## WAT WORDT GEVRAAGD:
**1.** Schrijf het stuk van "Stefan Hertmans (Gent, 1951)" tot en met "als buitenland onderscheiden." uit de tekst over Stefan Hertmans opnieuw op, maar vervang daarin "bestseller" door "succesroman".
**2.** Welke kunstvorm noemt Stefan Hertmans volgens de tekst over hem zijn meest radicale?
**3.** Noem alle genres waarin Stefan Hertmans volgens de tekst over hem al had gepubliceerd voordat het grote publiek hem ontdekte.

## AANGELEVERDE TEKST:
Lezen voor de Lijst

Docenten Nederlands 15-18

 | niveau 5 | Oorlog en terpentijn

Introductie

Stefan Hertmans (Gent, 1951) was al meer dan dertig jaar bezig als schrijver voordat het grote publiek hem in 2013 ontdekte met de bestseller Oorlog en terpentijn. Toen had hij echter al heel wat dichtbundels, romans, verhalenbundels, toneelteksten en essays gepubliceerd; voor verschillende uitgaven werd hij zowel in binnen- als buitenland onderscheiden.
Naar eigen zeggen bieden de verschillende genres hem allemaal iets anders: een roman is als een schilderij, waarin de kunstenaar veel verschillende kleuren en lagen kan aanbrengen. Poëzie is tijdlozer, daarin gaat het meer over de essentie, het komt uit een diepere bron. Met zijn essays gaat hij de dialoog aan met anderen, met de wereld. Het betogen en argumenteren spreekt de docent en filosoof in hem aan. Theater noemt hij zijn meest radicale kunstvorm, waarvoor hij naar eigen zeggen even diep moet tasten als bij poëzie.

## GEGEVENS:

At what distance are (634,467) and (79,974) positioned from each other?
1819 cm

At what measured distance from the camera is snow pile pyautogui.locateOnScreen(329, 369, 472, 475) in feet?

## ANTWOORDEN:
**1.**
Stefan Hertmans (Gent, 1951) was al meer dan dertig jaar bezig als schrijver voordat het grote publiek hem in 2013 ontdekte met de succesroman Oorlog en terpentijn. Toen had hij echter al heel wat dichtbundels, romans, verhalenbundels, toneelteksten en essays gepubliceerd; voor verschillende uitgaven werd hij zowel in binnen- als buitenland onderscheiden.

**2.** Theater.

**3.** Dichtbundels, romans, verhalenbundels, toneelteksten en essays.